Does Your Strategic Plan Really Drive Growth – or Just Improvement?

Most companies aspire to have, and put a lot of time and energy into, activities that chart a course for growth.

But, as time goes by, many lose altitude on their growth trajectory.

Everyone is in position. They are fueled up and the instruments in the cockpit seem to be working. And yet, they are going nowhere.

So, what’s the problem?

Chances are the pilot has inadvertently backed off on the throttle.

It’s a pattern we’ve seen in hundreds of companies.

After thousands of strategic planning meetings, I started to notice core patterns: As companies got bigger and more complex, in the day-to-day of getting business done, they either stopped doing some of the things that created their growth, stopped paying attention, or lost touch with what really drove their growth.

It’s a form of forgetting the basics once you think you’ve mastered something.

We’ve all done it.

And when CEOs and executives do it, they inadvertently become disconnected from the growth engine.

Slipping into Improvement Mode

Somehow, people think that when their company becomes bigger and more successful, their job is to administer and improve the business. They work on internal projects and stop leading the charge on projects that have a direct impact on the customer and generating new opportunities: building relationships, enhancing products, exploring and getting new markets, additional resources and partnerships.

 

When they are no longer in the growth quadrant, that sends a signal to the rest of the business that this improvement mode is ‘business as usual’.

And then growth slows or stops.

Revealing Questions & A Strategic Plan Review

When we work with new organizations, we can get a sense if they are either in improvement mode or growth mode by asking two questions:

    1. Over the course of an average month, how much time does the CEO spend in internal versus external meetings?
    2. What percentage of the CEOs time is directly connected to the getting of resources, relationships and opportunities that drive the core growth metric unit of the business next year and the year after versus improving the efficiency or profitability of the current business?

We also look at their strategic plan and goals or objectives for the next three years.
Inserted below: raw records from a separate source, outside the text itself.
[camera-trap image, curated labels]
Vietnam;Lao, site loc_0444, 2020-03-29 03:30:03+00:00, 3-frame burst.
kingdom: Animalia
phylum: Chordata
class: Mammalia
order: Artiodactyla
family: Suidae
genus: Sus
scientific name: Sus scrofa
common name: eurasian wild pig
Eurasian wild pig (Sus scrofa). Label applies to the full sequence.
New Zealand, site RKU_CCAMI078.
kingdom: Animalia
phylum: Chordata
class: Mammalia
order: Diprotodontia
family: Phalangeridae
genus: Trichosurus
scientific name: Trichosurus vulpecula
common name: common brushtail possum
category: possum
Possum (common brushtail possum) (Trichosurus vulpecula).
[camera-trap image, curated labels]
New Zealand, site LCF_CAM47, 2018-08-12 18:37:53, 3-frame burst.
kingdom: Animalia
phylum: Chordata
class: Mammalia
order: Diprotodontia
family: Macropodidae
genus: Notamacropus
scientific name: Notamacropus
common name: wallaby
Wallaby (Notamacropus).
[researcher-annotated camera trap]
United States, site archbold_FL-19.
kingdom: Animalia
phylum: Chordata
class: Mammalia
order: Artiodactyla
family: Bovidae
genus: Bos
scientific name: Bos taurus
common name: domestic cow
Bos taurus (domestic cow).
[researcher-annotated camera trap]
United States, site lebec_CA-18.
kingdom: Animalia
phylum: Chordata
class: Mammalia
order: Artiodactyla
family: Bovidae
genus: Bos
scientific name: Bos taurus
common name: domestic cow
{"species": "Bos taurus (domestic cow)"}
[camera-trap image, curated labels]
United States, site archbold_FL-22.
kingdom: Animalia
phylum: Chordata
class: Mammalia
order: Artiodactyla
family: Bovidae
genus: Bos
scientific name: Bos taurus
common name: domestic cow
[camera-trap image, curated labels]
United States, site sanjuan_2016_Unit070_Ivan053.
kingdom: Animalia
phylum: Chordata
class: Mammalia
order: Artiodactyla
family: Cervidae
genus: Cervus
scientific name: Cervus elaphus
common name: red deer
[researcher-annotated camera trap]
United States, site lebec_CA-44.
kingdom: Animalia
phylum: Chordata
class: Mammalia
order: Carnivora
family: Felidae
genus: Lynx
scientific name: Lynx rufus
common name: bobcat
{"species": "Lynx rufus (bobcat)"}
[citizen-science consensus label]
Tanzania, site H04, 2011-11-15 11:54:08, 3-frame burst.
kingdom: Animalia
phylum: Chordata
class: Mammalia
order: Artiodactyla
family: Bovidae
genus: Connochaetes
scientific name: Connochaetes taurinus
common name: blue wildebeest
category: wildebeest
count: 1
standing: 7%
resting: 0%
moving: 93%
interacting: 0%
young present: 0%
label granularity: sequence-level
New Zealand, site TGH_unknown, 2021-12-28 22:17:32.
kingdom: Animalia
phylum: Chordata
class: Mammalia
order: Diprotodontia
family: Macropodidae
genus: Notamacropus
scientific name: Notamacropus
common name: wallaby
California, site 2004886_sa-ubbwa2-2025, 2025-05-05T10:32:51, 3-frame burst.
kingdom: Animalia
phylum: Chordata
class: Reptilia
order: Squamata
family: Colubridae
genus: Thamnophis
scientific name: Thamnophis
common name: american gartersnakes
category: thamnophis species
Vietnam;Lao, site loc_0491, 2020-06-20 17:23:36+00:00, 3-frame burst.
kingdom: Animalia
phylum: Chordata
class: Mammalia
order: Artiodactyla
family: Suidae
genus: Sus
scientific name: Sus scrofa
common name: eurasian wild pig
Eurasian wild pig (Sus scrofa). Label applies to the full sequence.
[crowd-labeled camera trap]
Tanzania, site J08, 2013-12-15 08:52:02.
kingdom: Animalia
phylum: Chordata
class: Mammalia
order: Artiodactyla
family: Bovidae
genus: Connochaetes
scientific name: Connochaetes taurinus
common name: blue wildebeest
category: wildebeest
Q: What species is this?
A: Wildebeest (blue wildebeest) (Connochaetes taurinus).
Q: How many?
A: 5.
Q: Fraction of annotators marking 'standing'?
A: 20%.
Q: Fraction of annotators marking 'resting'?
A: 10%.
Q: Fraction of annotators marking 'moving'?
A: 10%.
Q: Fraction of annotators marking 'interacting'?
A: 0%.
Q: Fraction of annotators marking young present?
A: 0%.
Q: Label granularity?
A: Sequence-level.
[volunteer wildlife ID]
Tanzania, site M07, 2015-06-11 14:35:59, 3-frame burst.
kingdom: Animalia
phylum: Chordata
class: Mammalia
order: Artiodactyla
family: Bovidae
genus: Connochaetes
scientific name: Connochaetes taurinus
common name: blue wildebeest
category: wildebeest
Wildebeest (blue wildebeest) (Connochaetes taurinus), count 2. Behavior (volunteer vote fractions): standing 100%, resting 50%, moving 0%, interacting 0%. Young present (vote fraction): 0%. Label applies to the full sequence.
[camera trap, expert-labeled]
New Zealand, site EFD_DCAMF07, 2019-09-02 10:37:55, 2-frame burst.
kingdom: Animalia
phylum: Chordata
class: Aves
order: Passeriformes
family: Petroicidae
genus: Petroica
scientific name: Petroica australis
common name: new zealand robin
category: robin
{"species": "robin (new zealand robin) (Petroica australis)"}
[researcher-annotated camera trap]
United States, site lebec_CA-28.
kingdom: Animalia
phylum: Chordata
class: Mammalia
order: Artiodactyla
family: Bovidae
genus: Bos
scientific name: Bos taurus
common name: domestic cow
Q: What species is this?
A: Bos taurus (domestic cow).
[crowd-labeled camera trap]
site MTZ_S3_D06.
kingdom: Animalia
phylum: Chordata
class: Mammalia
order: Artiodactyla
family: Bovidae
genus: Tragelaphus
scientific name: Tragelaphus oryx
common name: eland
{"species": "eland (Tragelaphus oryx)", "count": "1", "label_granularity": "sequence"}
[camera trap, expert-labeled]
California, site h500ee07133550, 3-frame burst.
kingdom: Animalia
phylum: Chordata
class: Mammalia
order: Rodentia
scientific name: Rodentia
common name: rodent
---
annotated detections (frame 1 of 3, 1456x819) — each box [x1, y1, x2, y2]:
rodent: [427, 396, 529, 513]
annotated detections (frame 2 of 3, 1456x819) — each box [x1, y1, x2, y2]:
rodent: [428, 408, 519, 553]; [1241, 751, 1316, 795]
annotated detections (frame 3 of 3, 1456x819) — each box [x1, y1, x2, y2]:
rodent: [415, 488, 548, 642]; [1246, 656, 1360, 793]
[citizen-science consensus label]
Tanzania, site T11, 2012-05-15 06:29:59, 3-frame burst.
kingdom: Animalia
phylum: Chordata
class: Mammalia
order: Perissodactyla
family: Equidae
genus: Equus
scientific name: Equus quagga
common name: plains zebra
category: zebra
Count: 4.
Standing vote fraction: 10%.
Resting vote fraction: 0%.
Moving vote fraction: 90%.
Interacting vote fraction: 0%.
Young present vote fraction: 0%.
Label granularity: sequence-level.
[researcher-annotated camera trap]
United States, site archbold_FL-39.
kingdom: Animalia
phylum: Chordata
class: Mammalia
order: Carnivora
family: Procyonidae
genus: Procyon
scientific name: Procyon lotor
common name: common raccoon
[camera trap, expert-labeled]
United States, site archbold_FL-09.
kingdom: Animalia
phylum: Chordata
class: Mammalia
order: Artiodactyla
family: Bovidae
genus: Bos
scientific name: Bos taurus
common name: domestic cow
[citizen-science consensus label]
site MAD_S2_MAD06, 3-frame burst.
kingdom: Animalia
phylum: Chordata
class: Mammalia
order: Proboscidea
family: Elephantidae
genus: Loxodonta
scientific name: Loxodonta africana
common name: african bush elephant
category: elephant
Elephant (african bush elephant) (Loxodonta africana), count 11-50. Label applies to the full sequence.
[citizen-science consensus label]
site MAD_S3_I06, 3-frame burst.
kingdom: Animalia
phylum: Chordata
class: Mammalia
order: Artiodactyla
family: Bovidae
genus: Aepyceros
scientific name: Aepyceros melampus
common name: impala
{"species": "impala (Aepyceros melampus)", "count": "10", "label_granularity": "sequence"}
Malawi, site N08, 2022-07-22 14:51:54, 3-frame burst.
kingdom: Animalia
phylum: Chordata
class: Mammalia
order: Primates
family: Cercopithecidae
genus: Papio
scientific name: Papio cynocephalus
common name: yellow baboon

    • What percentage of the objectives drive more Xs (the core unit of the business) or get new customers?
    • What percentage of the objectives are related to improvement in driving quality, efficiency or profitability?

Ideally,

    • A CEO allocates at least 50% of their time to external activities focused on the future growth of the business, and
    • At least a third of the three-year objectives, in the strategic plan, are focused on truly driving growth via increasing the Xs (the core unit of the business).

The Challenge

    • As a CEO, how much time are you actually spending on growth activities?
    • How might you revise your strategic plan/objectives to focus more on real growth (your Xs)?